‘Problem Banks’ Grow — Higher Costs for Consumers?by Tim Manni
Another 111 lenders have been added to the Federal Deposit Insurance Corporation’s (FDIC) “problem bank” list. That bring the nation’s ‘problem bank’ list to a grand total of 416, the most in about 15 years. The institutions on the problem list represent nearly $300 billion in assets that the FDIC is responsible for insuring if they do indeed fail.
Eighty-one banks have failed so far in 2009, and the experts say there are more to come. The increase in failures has already prompted the FDIC to increase certain fees that they charge banks in order to raise additional funds:
The surge forced regulators to charge banks an emergency fee to raise $5.6 billion for its insurance fund, which fell to $10.4 billion as of June 30 from $13 billion in the previous quarter, the agency said. The total was the lowest since the savings-and-loan crisis in 1993.
An $11.6 billion increase in loss provisions for bank failures caused the decline in the reserve fund, the FDIC said. If the fund is drained, the FDIC has the option of tapping a line of credit at the Treasury Department that Congress extended in May to $100 billion, with temporary borrowing authority of $500 billion through 2010.

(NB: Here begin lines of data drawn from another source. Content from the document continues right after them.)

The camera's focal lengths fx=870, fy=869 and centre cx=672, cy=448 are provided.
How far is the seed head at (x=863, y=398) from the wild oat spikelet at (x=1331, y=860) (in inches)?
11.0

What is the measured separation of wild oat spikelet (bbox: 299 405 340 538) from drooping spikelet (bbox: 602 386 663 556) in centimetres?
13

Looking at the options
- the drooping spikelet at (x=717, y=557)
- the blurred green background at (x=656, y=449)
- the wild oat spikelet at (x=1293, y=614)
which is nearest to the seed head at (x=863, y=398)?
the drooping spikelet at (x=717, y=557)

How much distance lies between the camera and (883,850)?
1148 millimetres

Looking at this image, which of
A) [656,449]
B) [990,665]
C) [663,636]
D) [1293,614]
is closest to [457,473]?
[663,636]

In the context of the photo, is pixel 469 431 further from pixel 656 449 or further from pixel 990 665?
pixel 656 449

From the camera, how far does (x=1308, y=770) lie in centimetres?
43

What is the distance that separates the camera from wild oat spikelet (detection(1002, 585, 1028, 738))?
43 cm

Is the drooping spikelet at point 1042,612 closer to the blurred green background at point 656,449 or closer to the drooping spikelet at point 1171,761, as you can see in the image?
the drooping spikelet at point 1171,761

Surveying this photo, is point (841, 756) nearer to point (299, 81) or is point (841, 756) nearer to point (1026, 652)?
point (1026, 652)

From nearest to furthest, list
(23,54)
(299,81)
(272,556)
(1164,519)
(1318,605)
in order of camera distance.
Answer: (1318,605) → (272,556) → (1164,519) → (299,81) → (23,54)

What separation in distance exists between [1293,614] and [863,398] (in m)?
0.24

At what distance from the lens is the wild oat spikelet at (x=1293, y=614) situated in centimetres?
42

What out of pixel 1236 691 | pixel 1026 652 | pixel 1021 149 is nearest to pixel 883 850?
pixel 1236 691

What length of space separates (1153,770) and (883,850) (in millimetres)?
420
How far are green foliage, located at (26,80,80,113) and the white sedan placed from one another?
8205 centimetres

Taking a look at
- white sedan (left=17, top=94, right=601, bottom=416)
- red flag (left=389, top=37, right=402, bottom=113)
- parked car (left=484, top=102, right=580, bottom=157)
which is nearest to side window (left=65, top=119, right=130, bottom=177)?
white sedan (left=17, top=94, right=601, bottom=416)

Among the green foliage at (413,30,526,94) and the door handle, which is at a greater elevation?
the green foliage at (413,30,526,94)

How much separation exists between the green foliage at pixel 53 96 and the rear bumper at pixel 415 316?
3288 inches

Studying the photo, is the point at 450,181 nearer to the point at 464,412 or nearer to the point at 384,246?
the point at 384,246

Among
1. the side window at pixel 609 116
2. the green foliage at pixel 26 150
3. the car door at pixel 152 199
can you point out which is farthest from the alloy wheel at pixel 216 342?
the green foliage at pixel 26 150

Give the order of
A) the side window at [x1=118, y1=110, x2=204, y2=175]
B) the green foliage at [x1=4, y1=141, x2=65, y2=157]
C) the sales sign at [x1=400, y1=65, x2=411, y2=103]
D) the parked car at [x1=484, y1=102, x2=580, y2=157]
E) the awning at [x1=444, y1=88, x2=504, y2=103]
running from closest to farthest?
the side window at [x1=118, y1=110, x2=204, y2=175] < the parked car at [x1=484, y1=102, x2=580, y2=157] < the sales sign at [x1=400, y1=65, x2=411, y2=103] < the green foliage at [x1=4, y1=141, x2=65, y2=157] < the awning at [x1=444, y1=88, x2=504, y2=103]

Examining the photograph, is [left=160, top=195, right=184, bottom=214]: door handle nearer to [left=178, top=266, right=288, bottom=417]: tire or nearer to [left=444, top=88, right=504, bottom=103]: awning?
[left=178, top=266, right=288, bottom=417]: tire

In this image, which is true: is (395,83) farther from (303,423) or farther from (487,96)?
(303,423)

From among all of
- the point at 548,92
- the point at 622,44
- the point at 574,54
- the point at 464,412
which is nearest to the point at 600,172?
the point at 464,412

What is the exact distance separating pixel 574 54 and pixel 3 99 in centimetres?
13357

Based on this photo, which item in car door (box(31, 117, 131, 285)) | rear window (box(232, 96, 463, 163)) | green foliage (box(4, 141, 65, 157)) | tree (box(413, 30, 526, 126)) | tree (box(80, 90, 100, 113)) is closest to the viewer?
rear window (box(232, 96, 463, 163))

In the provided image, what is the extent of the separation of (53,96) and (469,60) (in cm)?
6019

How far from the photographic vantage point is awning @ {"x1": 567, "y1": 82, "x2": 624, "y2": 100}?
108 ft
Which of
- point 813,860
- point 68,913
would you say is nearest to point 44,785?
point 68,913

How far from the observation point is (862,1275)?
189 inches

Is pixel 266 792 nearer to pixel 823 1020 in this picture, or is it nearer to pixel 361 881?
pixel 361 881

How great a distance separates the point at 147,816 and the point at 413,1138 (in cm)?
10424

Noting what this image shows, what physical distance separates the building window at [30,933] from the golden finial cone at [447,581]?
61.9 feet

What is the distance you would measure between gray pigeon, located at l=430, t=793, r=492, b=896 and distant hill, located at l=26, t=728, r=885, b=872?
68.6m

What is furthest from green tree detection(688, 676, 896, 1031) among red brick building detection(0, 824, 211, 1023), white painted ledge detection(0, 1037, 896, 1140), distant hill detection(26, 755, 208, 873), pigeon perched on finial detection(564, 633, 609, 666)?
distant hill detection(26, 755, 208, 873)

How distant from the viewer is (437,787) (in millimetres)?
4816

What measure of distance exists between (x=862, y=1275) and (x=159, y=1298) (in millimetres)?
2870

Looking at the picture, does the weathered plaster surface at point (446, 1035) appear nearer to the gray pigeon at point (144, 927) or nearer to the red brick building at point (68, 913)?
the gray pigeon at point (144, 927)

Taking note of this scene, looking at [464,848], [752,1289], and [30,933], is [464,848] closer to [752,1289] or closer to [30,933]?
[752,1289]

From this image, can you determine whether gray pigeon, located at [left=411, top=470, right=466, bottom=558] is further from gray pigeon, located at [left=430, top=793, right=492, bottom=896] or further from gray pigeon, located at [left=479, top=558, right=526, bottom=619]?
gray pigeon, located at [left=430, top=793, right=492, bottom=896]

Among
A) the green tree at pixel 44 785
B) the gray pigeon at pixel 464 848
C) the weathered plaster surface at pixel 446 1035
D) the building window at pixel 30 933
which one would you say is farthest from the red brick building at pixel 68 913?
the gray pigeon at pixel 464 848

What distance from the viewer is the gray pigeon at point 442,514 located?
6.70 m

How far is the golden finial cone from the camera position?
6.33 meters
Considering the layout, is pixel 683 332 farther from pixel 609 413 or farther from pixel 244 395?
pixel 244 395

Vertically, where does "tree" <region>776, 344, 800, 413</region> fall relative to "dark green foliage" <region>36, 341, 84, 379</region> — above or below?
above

However, FDIC Chairman Sheila Bair said that the corporation is unlikely to tapped the Treasury’s line of credit. Just as they did before, if bank failures continue to rise and the ‘problem bank’ list grows even larger, the FDIC will likely increase their fees. You can bet that if banks are being charged higher fees, those added costs will just as quickly be passed along to their customers.